I have a few questions regarding this exercise:
$$ \lambda y. ( \lambda x. \lambda y. y x)(\lambda z. y z)$$
This is what I have come up with:
$ \lambda y. ( \lambda x. \lambda \color{red}u. \color{red}u x)(\lambda z. y z) = \lambda y. ( \lambda u. u (\lambda z. y z))$
My questions are:
1. While analyzing the expression from left to right, I have two lambda expressions: $\lambda y.$ and $ (\lambda x. \lambda y. yx)$ I would need to apply the first one to the second one (i.e. "plug in" the 2nd one in the 1st one) which doesn't make sense. This is why I opted to apply $ (\lambda x. \lambda y. yx)$ to $(\lambda z. y z)$
2. By applying $ (\lambda x. \lambda y. yx)$ to $(\lambda z. y z)$, I changed the name of the variable "y" to "u" in the first expression since it is bound there, and it also appears in the second expression. Did I perform a correct alpha-conversion? Can I reduce this further?
3. I am always confused then I have something like this: $u(\lambda z. yz)$. I would know what to do if I had $(\lambda z. yz)u$: I'd apply the function to the argument $u$. However, now that their positions are reversed, I don't know what to do.
Any help would be greatly appreciated!
Remember that a $\lambda$-term is either (a) a variable $x$, (b) an abstraction $(\lambda x.t)$, where $x$ is a variable and $t$ is a $\lambda$-term, or (c) an application $(st)$, where $s$ and $t$ are $\lambda$-terms.
The issue with your example is that it is ambiguous: it could be read as an abstraction $$\lambda y. [( \lambda x. \lambda y. y x)(\lambda z. y z)]$$ or as an application $$[\lambda y. ( \lambda x. \lambda y. y x)](\lambda z. y z)$$
I suspect that the first reading is what is intended.

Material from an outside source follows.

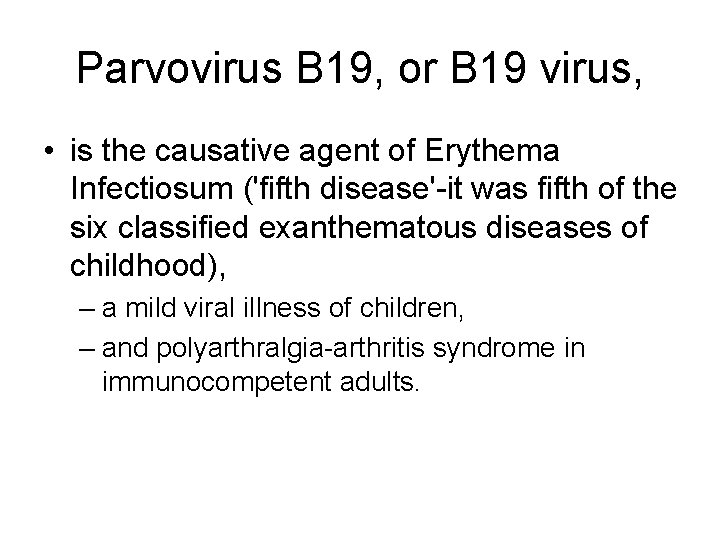 Parvovirus B19, or B19 virus,

• is the causative agent of Erythema Infectiosum ('fifth disease'-it was fifth of the six classified exanthematous diseases of childhood),

– a mild viral illness of children,

– and polyarthralgia-arthritis syndrome in immunocompetent adults.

Note that for the grammar I gave above, where abstractions and applications are always wrapped in parentheses, we would formally write this as $$(\lambda y.((\lambda x.(\lambda y.(yx)))(\lambda z.(yz)))).$$ It's annoying to write so many parentheses, so people usually leave them out when there's no chance for ambiguity. But you have to be careful about this. You may have some conventions in play so that this expression can be parsed unambiguously. But in any case, I would prefer to use extra brackets in this case for clarity.

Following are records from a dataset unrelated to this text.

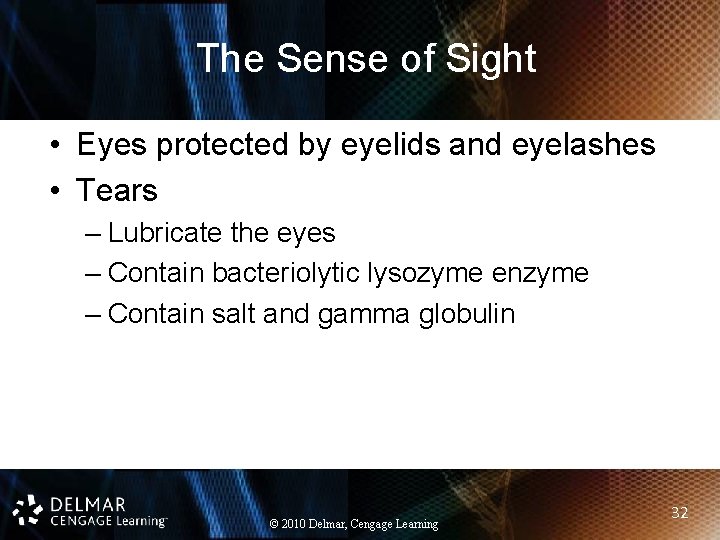 The Sense of Sight

• Eyes protected by eyelids and eyelashes
• Tears
– Lubricate the eyes
– Contain bacteriolytic lysozyme enzyme
– Contain salt and gamma globulin

DELMAR
CENGAGE Learning™

© 2010 Delmar, Cengage Learning

32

For the first reading $\lambda y. [( \lambda x. \lambda y. y x)(\lambda z. y z)]$, sparusaurata has already answered questions 2 and 3 in the comments: Your $\alpha$-conversion and $\beta$-reduction are correct, and there is no more reduction you can do at this stage. Intuitively, $u$ is a variable standing for a "function", but until you know what "function" it is, you can't apply it to its input $(\lambda z. yz)$.

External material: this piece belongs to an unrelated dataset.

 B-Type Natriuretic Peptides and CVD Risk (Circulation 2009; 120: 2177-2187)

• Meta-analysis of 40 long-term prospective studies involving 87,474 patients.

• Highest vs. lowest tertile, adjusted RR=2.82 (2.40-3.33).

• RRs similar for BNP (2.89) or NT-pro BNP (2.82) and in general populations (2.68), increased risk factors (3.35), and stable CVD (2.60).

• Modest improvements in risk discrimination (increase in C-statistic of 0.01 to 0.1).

For the second reading $[\lambda y. ( \lambda x. \lambda y. y x)](\lambda z. y z)$, you $\beta$-reduce by substituting $(\lambda z.yz)$ for all free occurrences of $y$ in $(\lambda x. \lambda y. y x)$. But there are no free occurrences of $y$ in this $\lambda$-term, so after $\beta$-reducing, we just get $(\lambda x. \lambda y. y x)$.